The disclosures of all references cited herein are hereby incorporated herein by reference. Listing of references herein is not intended to be a representation that a complete search of all relevant art has been made, or that no more pertinent art than that listed exists, or that the listed art is material to patentability. Nor should any such representation be inferred.

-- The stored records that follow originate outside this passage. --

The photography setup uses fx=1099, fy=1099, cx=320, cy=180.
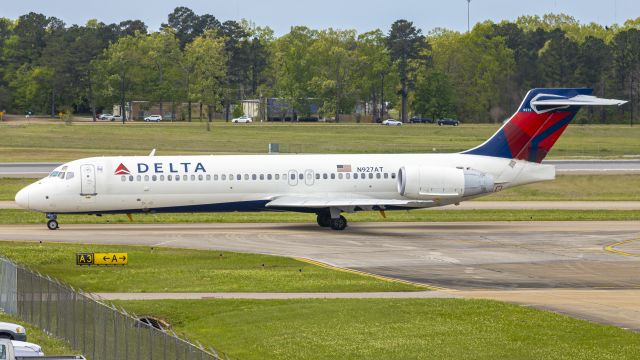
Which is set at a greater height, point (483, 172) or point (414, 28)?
point (414, 28)

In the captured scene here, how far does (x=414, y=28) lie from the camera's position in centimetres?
18275

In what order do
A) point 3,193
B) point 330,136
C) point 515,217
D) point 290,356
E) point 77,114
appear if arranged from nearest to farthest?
1. point 290,356
2. point 515,217
3. point 3,193
4. point 330,136
5. point 77,114

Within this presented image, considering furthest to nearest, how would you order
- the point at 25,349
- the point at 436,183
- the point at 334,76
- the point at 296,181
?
the point at 334,76 < the point at 296,181 < the point at 436,183 < the point at 25,349

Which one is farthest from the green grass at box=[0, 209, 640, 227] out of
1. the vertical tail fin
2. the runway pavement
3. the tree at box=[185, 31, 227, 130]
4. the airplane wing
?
the tree at box=[185, 31, 227, 130]

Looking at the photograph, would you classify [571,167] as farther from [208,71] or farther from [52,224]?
[208,71]

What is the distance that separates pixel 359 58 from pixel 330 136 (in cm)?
5331

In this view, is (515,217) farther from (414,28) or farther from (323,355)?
(414,28)

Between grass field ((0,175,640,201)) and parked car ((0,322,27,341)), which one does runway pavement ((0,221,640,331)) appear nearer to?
parked car ((0,322,27,341))

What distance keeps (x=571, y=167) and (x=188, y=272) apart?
51.7 metres

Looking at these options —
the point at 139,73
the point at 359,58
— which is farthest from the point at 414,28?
the point at 139,73

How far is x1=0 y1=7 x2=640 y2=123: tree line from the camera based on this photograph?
167 metres

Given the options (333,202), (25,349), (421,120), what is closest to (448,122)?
(421,120)

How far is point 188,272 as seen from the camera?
3572 cm

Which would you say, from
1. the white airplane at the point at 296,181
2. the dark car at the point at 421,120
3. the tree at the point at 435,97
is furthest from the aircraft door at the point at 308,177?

Thus while this inventor has described what are presently the prescribed embodiments of the present invention, other and further changes and modifications could be made without departing from the scope of the invention and it is intended by this inventor to claim all such changes and modifications. Accordingly, it should be also understood that the present disclosure has been presented for purposes of example rather than limitation, and does not preclude inclusion of such modifications, variations and/or additions to the present subject matter as would be readily apparent to one of ordinary skill in the art.